- Composed by Rachel Portman
- Back Lot Music / 2017 / 47m
Lasse Hallström appears to be the go-to guy when it comes to films about dogs (he does, after all, share his name with the most famous Hollywood dog of all) and his latest canine escapade is A Dog’s Purpose, based on W. Bruce Cameron’s 2010 novel. It suggests that dogs become reincarnated into other dogs and this film sees a chance encounter between a dog and one of his predecessor’s owners turning into quite a romantic plus for said owner. No, I didn’t make any of that up, and this really is a film about that. I imagine it will prove to be a career high-point for most involved. Rachel Portman has scored several movies for the director over the years (including most of his best ones since he moved to Hollywood) and this one is everything you would expect it to be – warm and sprightly, full of sweet tunes (often like instrumental pop ballads), not tremendously distinctive.

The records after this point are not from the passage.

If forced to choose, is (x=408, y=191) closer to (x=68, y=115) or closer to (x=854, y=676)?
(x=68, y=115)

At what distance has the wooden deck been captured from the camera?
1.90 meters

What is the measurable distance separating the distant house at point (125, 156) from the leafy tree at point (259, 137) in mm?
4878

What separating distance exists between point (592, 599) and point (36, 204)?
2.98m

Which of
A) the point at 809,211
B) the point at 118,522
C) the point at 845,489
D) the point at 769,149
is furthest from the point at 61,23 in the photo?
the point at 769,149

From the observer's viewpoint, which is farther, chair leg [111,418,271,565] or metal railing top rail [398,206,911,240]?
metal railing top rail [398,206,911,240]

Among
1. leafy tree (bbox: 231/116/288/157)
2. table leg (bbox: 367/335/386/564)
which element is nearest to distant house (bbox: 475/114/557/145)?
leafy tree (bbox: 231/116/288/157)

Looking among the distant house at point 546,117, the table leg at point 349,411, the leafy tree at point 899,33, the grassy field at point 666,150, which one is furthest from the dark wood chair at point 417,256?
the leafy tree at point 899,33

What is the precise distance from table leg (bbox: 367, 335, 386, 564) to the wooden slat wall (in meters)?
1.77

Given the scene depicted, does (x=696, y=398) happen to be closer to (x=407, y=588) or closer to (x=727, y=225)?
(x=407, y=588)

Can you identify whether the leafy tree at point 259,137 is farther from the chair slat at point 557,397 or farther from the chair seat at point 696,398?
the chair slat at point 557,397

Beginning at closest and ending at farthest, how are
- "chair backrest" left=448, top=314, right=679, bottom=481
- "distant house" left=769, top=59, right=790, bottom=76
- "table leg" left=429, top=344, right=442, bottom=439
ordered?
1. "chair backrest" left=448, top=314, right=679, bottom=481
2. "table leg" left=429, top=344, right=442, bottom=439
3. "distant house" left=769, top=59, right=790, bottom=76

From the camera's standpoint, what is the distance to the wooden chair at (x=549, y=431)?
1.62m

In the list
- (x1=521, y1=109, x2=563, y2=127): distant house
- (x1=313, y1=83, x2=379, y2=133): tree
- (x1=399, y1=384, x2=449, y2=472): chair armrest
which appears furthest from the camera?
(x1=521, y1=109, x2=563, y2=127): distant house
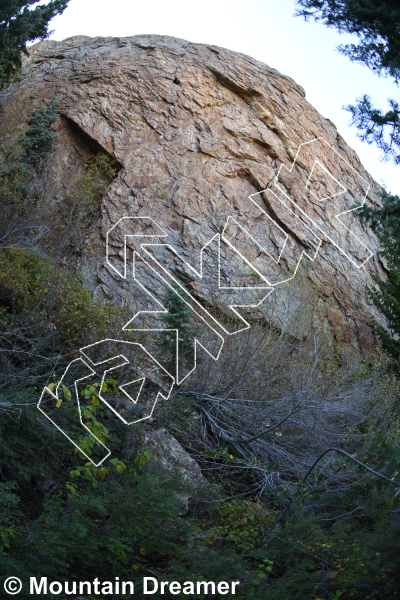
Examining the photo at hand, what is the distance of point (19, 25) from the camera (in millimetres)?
10703

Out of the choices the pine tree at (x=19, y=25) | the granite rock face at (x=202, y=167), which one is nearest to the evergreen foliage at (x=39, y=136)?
the granite rock face at (x=202, y=167)

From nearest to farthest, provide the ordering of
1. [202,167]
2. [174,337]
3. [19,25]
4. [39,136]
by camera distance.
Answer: [174,337] → [19,25] → [39,136] → [202,167]

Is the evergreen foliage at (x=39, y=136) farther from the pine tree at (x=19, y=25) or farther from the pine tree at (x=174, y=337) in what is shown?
the pine tree at (x=174, y=337)

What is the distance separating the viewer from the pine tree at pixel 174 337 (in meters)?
8.77

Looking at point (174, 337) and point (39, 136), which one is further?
point (39, 136)

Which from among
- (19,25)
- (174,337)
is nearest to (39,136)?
(19,25)

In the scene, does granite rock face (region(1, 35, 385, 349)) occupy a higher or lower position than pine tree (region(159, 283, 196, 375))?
higher

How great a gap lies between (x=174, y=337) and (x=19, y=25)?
7618mm

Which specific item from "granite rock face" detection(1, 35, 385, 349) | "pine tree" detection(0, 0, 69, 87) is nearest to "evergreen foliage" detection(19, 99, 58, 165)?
"granite rock face" detection(1, 35, 385, 349)

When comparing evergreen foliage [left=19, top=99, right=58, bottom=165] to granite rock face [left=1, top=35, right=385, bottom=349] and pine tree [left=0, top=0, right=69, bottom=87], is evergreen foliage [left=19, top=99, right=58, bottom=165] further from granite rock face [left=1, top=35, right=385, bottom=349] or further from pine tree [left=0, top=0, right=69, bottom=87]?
pine tree [left=0, top=0, right=69, bottom=87]

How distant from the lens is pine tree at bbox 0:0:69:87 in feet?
34.0

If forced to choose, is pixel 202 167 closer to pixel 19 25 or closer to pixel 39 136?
pixel 39 136

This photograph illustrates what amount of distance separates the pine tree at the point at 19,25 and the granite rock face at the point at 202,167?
2.17m

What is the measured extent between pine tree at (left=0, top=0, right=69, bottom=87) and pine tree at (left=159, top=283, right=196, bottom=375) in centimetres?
669
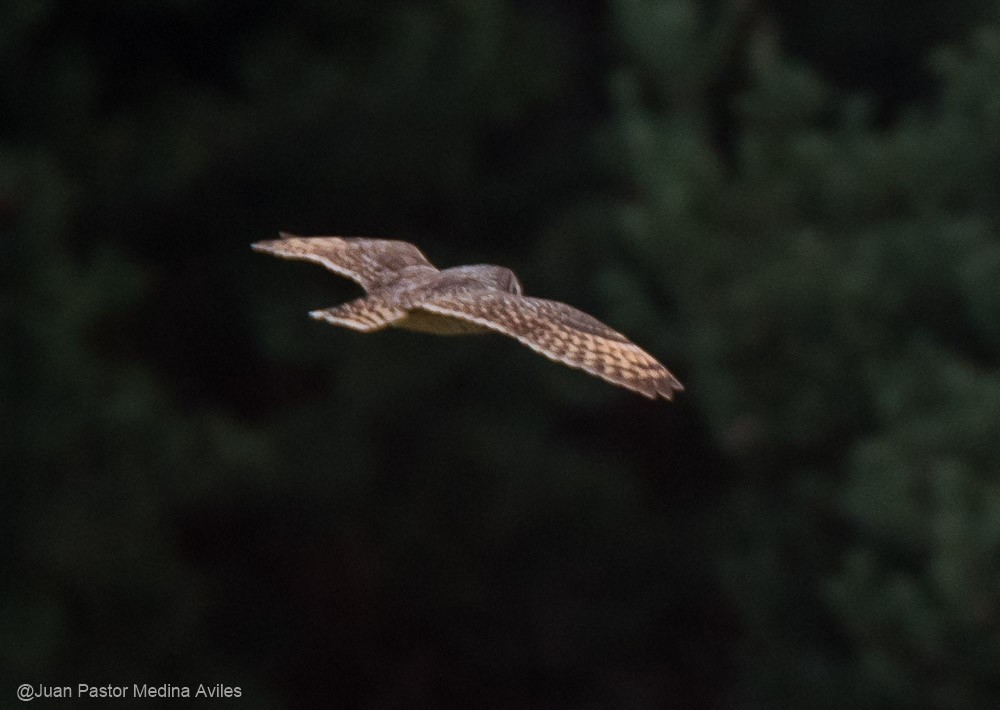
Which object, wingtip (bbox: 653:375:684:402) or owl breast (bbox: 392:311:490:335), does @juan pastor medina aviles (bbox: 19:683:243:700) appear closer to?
owl breast (bbox: 392:311:490:335)

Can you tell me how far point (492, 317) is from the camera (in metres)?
2.74

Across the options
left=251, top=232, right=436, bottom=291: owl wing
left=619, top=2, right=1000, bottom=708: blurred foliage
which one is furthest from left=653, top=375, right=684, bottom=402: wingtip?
left=619, top=2, right=1000, bottom=708: blurred foliage

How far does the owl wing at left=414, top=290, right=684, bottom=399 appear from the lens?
2.65 metres

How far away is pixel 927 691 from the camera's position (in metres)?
6.16

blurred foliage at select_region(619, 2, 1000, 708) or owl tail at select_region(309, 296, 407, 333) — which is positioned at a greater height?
owl tail at select_region(309, 296, 407, 333)

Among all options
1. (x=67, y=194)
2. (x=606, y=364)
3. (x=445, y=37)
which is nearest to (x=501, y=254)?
(x=445, y=37)

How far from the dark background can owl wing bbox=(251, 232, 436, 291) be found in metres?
2.75

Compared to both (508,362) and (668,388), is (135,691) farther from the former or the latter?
(668,388)

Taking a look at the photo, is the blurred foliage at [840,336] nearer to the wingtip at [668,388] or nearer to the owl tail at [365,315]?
the wingtip at [668,388]

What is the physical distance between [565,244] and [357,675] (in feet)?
10.2

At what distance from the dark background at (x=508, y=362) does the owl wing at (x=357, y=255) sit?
2.75 meters

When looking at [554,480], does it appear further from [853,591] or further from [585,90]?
[853,591]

Most of Portman’s scores for light dramas like this are very similar and what sets the better ones apart tends to be the presence of really memorable tunes, which sadly A Dog’s Purpose lacks. What it does have, in spades, is enthusiasm – it’s the musical embodiment of an incessantly wagging tail, a constantly happy little yap, bounding off and bring back the favourite stick, and so on. Guitar, piano and strings dominate the succession of generally short tracks, punctuated only occasionally by more serious fare – tracks like “Fire” and “The Dam” are effective in bringing a more colourful palette overall, and the latter in particular is actually very atypical for Portman, quite dark modern action music. The four incarnations of the dog are given their own little flavours, which also keeps things moving along nicely. Portman does this sort of thing so well: even if much of it is really very familiar, its charm is infectious. If you want a little feel-good score as a pick-me-up then there are certainly a lot of worse places to turn.